En pleine vague de féminicides à l’hiver 2021, Kataluk Paningayak-Naluiyuk était devenue la 8e victime de l’année.
Photo courtoisie
Le 25 mars, une proche inquiète d’être sans nouvelles d’elle depuis plusieurs jours a téléphoné au Corps de police régional Kativik. Son corps inanimé a été retrouvé allongé sur le plancher de la salle de bain dans la résidence de son conjoint. Son pantalon et ses sous-vêtements étaient descendus sous ses fesses et son t-shirt remonté.
Les policiers ont aussi découvert Peter Ainalik, qui s’était visiblement enlevé la vie quelques jours plus tôt.
Drapeaux rouges
Le rapport du coroner fait état de la violence conjugale subie par cette femme aux mains de son conjoint, et qui était bien connue dans la communauté d’Ivujivik, où vivent environ 400 âmes.
Depuis le début de leur relation en 2018, elle s’était rendue à plusieurs reprises au centre de santé après avoir été violemment battue. Elle avait déjà eu des fractures aux côtes à cause de la violence qu’il lui faisait subir.
La femme de 43 ans a été suivie pendant un moment par les services sociaux. Ses proches l’avaient aussi prévenue de mettre fin à la relation.
Photo d'archives
«L’emprise du conjoint était si forte que les services sociaux [ne] pouvaient garantir sa sécurité. [Elle] éprouvait de la difficulté à couper les ponts et son conjoint parvenait à la manipuler pour la voir malgré les conditions d’interdiction de contact», écrit le coroner, Me Éric Lépine.
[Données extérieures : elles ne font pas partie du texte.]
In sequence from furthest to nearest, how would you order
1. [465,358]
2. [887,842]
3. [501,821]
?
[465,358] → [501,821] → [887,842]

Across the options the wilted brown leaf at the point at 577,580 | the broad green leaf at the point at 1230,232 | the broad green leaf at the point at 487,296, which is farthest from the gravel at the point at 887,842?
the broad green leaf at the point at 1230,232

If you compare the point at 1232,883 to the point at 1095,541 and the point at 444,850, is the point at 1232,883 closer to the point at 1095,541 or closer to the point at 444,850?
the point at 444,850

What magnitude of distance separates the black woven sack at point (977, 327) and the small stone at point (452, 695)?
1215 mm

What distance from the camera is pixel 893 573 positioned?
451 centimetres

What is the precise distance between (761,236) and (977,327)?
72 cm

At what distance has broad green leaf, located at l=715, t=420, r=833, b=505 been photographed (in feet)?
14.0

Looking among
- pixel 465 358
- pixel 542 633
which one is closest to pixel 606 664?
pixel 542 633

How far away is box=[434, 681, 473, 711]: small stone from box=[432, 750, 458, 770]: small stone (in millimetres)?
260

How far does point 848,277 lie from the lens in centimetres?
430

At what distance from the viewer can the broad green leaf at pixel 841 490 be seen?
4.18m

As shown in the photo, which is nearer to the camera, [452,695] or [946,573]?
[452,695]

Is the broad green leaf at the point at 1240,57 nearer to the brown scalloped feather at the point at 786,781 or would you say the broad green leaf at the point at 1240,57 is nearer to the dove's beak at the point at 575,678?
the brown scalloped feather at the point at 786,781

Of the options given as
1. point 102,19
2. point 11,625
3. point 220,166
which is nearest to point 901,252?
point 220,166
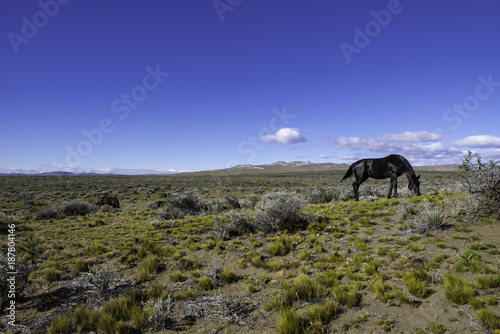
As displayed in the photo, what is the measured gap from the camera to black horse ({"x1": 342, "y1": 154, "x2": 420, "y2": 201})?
12594mm

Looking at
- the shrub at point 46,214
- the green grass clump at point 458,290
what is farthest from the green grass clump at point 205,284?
the shrub at point 46,214

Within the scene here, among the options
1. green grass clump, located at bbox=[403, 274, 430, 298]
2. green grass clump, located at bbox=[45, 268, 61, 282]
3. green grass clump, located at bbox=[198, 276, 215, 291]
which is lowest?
green grass clump, located at bbox=[45, 268, 61, 282]

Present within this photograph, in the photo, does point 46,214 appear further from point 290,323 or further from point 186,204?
point 290,323

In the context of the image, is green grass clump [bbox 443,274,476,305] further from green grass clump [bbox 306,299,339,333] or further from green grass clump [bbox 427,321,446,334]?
green grass clump [bbox 306,299,339,333]

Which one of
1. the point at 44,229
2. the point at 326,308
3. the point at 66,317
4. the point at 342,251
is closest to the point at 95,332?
the point at 66,317

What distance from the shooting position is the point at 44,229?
1303 centimetres

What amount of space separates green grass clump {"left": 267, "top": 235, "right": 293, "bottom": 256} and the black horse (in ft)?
24.8

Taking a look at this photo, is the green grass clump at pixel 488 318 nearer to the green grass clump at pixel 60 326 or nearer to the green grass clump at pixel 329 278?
the green grass clump at pixel 329 278

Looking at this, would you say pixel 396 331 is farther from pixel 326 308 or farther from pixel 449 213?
pixel 449 213

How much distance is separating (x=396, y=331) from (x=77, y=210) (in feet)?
68.9

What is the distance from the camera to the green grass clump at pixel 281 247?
24.8ft

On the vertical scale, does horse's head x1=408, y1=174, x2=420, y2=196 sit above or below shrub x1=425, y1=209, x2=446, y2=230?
above

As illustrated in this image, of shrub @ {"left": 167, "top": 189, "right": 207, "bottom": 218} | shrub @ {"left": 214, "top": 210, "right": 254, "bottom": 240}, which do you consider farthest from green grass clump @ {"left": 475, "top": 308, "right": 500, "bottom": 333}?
shrub @ {"left": 167, "top": 189, "right": 207, "bottom": 218}

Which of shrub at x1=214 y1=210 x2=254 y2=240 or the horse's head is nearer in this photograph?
shrub at x1=214 y1=210 x2=254 y2=240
En matière de violence conjugale, il manque grandement de ressources adaptées aux réalités, valeurs et contexte sociohistorique des communautés autochtones, estime à son tour Sabrina Lemeltier, présidente de l’Alliance MH2 pour victimes de violence conjugale.
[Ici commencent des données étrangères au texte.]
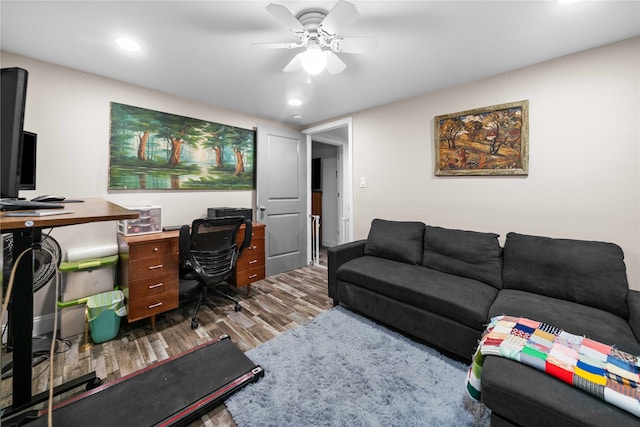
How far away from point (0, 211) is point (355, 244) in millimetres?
2492

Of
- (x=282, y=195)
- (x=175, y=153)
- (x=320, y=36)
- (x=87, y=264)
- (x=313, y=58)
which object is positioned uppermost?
(x=320, y=36)

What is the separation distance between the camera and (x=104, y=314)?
2000mm

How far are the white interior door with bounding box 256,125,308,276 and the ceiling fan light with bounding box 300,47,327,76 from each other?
1.86 metres

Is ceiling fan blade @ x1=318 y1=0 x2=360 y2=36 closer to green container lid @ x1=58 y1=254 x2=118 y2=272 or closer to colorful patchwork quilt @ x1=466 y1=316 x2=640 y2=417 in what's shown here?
colorful patchwork quilt @ x1=466 y1=316 x2=640 y2=417

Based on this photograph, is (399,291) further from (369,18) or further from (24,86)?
(24,86)

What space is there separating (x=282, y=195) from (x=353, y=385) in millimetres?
2692

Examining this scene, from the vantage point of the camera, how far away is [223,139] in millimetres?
3275

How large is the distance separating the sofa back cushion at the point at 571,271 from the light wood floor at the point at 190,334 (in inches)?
68.0

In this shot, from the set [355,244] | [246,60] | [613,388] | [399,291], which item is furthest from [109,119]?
[613,388]

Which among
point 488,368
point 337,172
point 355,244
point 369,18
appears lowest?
point 488,368

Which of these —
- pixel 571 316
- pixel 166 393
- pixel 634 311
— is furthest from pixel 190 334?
pixel 634 311

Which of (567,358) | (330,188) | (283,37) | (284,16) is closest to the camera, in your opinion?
(567,358)

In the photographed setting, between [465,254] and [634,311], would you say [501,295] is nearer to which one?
[465,254]

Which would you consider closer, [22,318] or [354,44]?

«On parle de victimes qui vivent dans de petites communautés, où tout le monde se connaît. C’est difficile de se tenir loin de son agresseur. [...] La confiance envers les autorités ou le système de justice n’est pas toujours là», met-elle en perspective.
Pas d’accusation
D’autant plus que l’homme de 44 ans, qui traîne un lourd passé judiciaire, avait écopé de deux ans de prison pour des voies de faits graves et armés envers sa conjointe en 2019.
Et il a récidivé peu après retour dans son village, le plus au nord de la région subarctique du Québec et accessible seulement par avion.
Les deux intervenantes sont estomaquées d’apprendre dans le rapport du coroner qu’aucune accusation n’avait été portée contre lui à ce moment, car la victime avait refusé de témoigner.
« Il y a un problème majeur au niveau du suivi des conditions. Ça en prend beaucoup pour qu’il y ait une intervention, les policiers essaient souvent de relativiser les bris. Pourtant, le fait de récidiver et d’avoir des antécédents comme lui, c’est le facteur numéro 1 pour prédire un passage à l’acte, un féminicide », insiste Mme Monastesse.
Photo d'archives, AGENCE QMI
Encore plus choquant
Au moment de tuer sa conjointe, Ainalik était toujours sous probation et dans l’interdiction de communiquer elle.
Celle-ci était mère de six enfants et également grand-maman: «Souvent, on s’arrête au nombre de femmes tuées, mais quand on calcule le nombre d’enfants impactés et qui deviennent orphelins, ça prend une dimension encore plus choquante», laisse tomber Sabrina Lemeltier.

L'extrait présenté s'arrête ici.